Hopkins Papers: Telegram

The President to the Ambassador in Turkey (Steinhardt)1

secret

Please pass following message immediately to President Inonu from President Roosevelt:

“Prime Minister Churchill and I, having had our meeting with Marshal Stalin, will be in Cairo next Saturday and Sunday,2 accompanied by a representative of the Soviet Government. We should greatly value a meeting with Your Excellency and hope it might be possible for you to join us in Cairo.”

You should if possible hand this message in person to the President, and you must of course impress upon him its extreme secrecy.

Your American [British]3 and Soviet colleagues are being instructed to convey similar messages to President and you should concert with them simultaneous presentation.

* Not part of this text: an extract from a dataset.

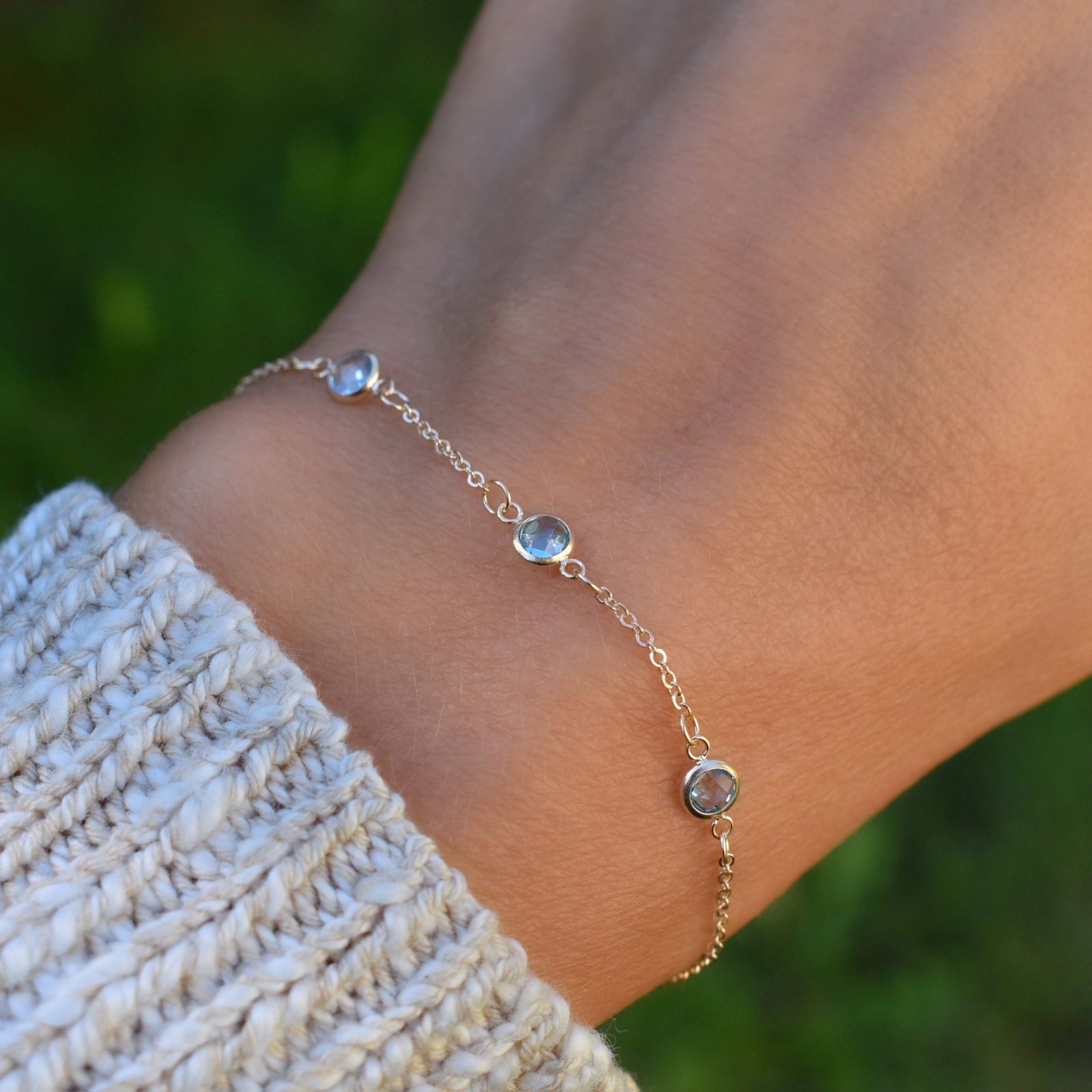 Woman with a Bayberry cable chain birthstone bracelet featuring three 4 mm Nantucket blue topaz bezel set in 14k yellow gold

You are authorized to tell President Inonu that we have no objection to his consulting his Parliament in secret session regarding his leaving his country if he finds it necessary to do so.

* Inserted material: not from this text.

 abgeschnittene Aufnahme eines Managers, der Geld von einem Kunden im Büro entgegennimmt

It would be useful if you could accompany the President.

Roosevelt
  1. Sent to Washington via military channels; forwarded by the White House Map Room to the Department of State; and forwarded further by the Department to Steinhardt, in paraphrase, as telegram 924, December 1, 1943, 2 p.m. (740.0011 EW 1939/32358a). Regarding the preparation of the message to Steinhardt, see ante, pp. 586, 593.
  2. December 4 and 5, 1943.
  3. This inadvertent reference to Steinhardt’s “American and Soviet colleagues”, instead of his “British and Soviet colleagues”, may have resulted from a confusion of mutatis mutandis instructions to the typist in connection with the sending of a message on this subject by Churchill to the British Ambassador at Ankara (Knatchbull-Hugessen), which is mentioned in Churchill, p. 415. The error was corrected in the paraphrase sent by the Department to Steinhardt.